Closed dtzhu337 closed 5 years ago
That sounds like your grid might not be letting Canu submit the jobs. What's the output in correction/1-overlapper (any out and sh files in there)? What's in canu-scripts?
That sounds like your grid might not be letting Canu submit the jobs. What's the output in correction/1-overlapper (any out and sh files in there)? What's in canu-scripts?
Hi Skoren,
Cause we have very limited storage in the server files, I have deleted those files.
The manager of server also told me it probably due to the job submission, and recommended me to use useGrid=false option. It seems like it runs well currently, at least more than 10 hours.
Thank you
That sounds like your grid might not be letting Canu submit the jobs. What's the output in correction/1-overlapper (any out and sh files in there)? What's in canu-scripts?
Hi Skoren,
I found my job finished, after use useGrid=false option. But the problem is that there is no fasta files showing the assembly results. I've only got the directory/files below. antPacbio.seqStore.err canu-logs correction antPacbio.seqStore antPacbio.seqStore.ssi canu-scripts haplotype
What do you think is the problem?
Thank you
If the output didn't get generated but the job stopped, it was probably terminated by your scheduler. You'd have to check the history of the job and the output of stdout/stderr from Canu to get that information.

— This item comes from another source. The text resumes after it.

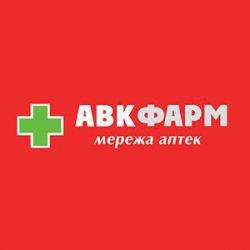"Аптека ""АВК Фарм"""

When you run with useGrid=false, you're restricting canu to that single node where you requested 120gb of memory. If you land on a node with more memory than this, Canu might exceed your memory request and fail, it is safer to reserve a full node in these cases. Running with useGrid=false is also going to be much slower than using the grid so you may still want to ask your IT to diagnose the previous submission issue.
If the output didn't get generated but the job stopped, it was probably terminated by your scheduler. You'd have to check the history of the job and the output of stdout/stderr from Canu to get that information.

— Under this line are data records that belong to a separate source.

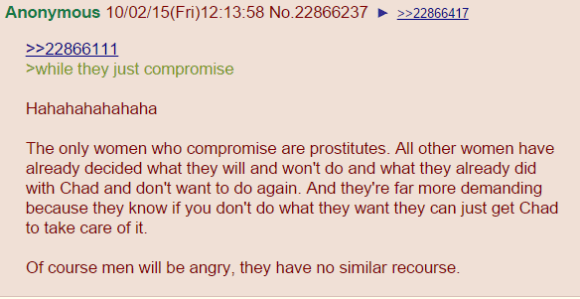 >while they just compromise Hahahahahahaha The only women who compromise are prostitutes. All other women have already decided what they will and won't do and what they already did with Chad and don't want to do again. And they're far more demanding because they know if you don't do what they want they can just get Chad to take care of it. Of course men will be angry, they have no similar recourse.
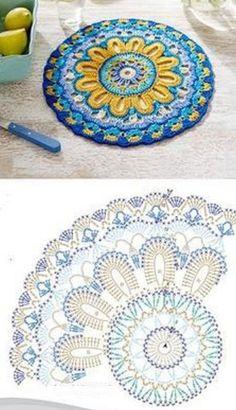 Transcendent Crochet a Solid Granny Square Ideas. Inconceivable Crochet a Solid Granny Square Ideas. Motif Mandala Crochet, Crochet Doily Patterns, Crochet Blocks, Crochet Diagram, Crochet Chart, Crochet Squares, Crochet Stitches, Thread Crochet, Crochet Designs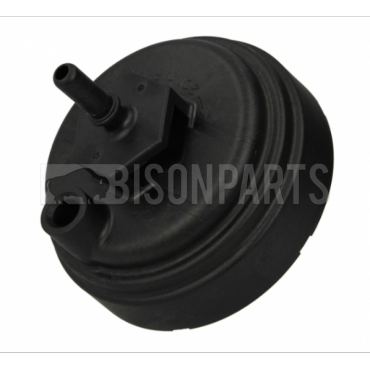 BOSCH PUMPING MODULE ELEMENT DeNOx COVER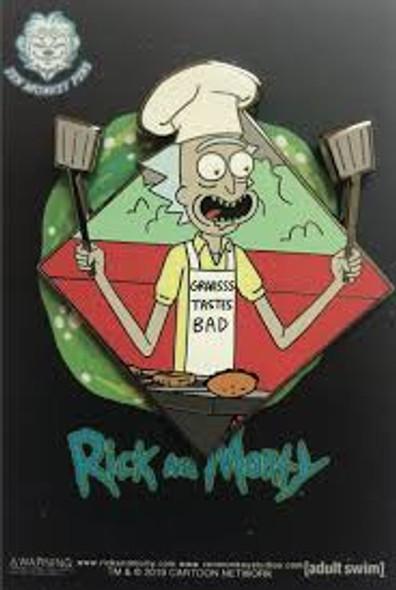Rick And Morty BBQ Pin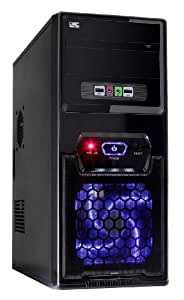 Fierce DEMON 8 Gaming PC Desktop Computer - Fast 3.8GHz Quad-Core AMD A-Series 9700, 1TB Hard Drive, 8GB of 2133MHz DDR4 RAM / Memory, AMD Radeon R7 Integrated Graphics, Gigabyte Ultra-Durable GA-A320M-S2H Motherboard, CiT 1017 Black Case/Blue Fans, HDMI, USB3, Wi - Fi, Perfect entry into PC Gaming, Windows 10 Compatible, 3 Year Warranty 199130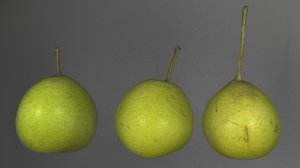 3ds pear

When you run with useGrid=false, you're restricting canu to that single node where you requested 120gb of memory. If you land on a node with more memory than this, Canu might exceed your memory request and fail, it is safer to reserve a full node in these cases. Running with useGrid=false is also going to be much slower than using the grid so you may still want to ask your IT to diagnose the previous submission issue.

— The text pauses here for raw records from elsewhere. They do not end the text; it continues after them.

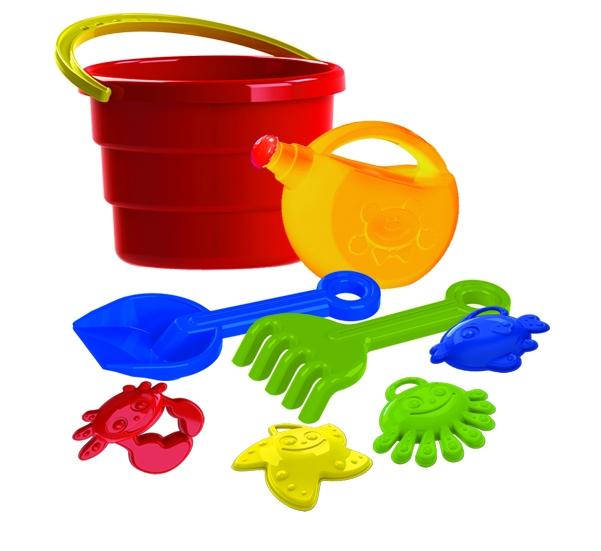 Фото - Набор Пластмастер Пляж игры и игрушки в дорогу пластмастер подвеска на коляску пластмастер конфетка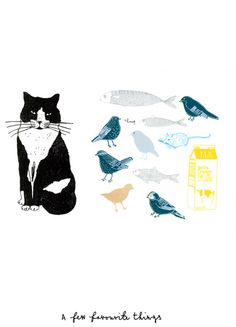 Illustration by Charlotte Farmer: A few favourite things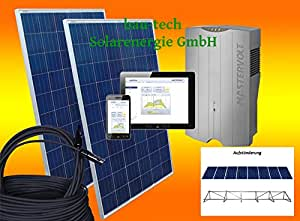 2000watt solaranlage photovoltaikanlage eigenverbrauch. Black Bedroom Furniture Sets. Home Design Ideas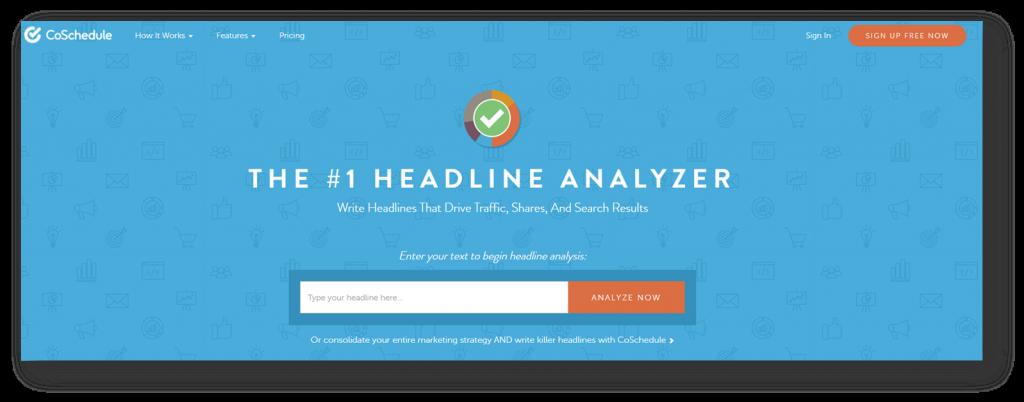 analyze headlines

The server manager told me that I should have useGrid=false option.
Do you have any idea about how long does it need for canu to assemble the genome? The estimate size is ~280M, and I've got 36GB reads data (transferred to .fq file from .bam files already). I am now using 1000GB memory to continue running the previously stopped one.
From the instruction on the website, I think using the same script to continue is okay for canu. I just wanna make sure this is right.
Best wishes and Thank you
The useGrid=false is the easiest solution since then you don't have to find out why the grid submission job from canu was rejected. However, others have run Canu on PBS grids so it should work. The only issue would be if your run nodes aren't allowed to submit jobs (see FAQ).
A 280 mb genome is not too big so I would guess less than a week. Rather than picking a machine with lots of memory, tell Canu how much memory/threads it is allowed to use. That is, if you reserve 200gb/16 cores then add the options maxMemory=200 maxThreads=16
and it will configure itself to fit.
You can restart with the same script yes.
Hi skoren,
The process has been several days now. It still has no canu.out stuff. And I am quite not sure about which step it is performing currently.
There is a file named .seqStore.err showing the following information.
Starting file './antPacbio.seqStore.ssi'.
Loading reads from '/storage/home/d/duz193/work/allreads.fq'
Processed 11204220 lines.
Loaded 18715844996 bp from:
2240844 FASTQ format reads (18715844996 bp).
WARNING: 215253 reads (9.6059%) with 100624002 bp (0.5348%) were too short (< 1000bp) and were ignored.
Finished with:
0 warnings (bad base or qv, too short, too long)
Loaded into store:
18715844996 bp.
2025591 reads.
Skipped (too short):
100624002 bp (0.5348%).
215253 reads (9.6059%).
sqStoreCreate finished successfully.
The canu-scripts is empty, and correction directory only have 0-mercounts and 1-overlapper.
The canu-logs showing the following,
Do you think the software is still running well? The last thing I want to see is that after so many days waiting, it shows nothing. Thank you in advance for your kind help.
Warm regards
Yes, it's probably fine, there isn't going to be a canu.out when you run it with useGrid=false and the canu-scripts folder will be empty as well. All the logging is going to stdout/stderr which should be captured by your grid engine and put into whatever file is the default (I didn't see an output file specification in your script).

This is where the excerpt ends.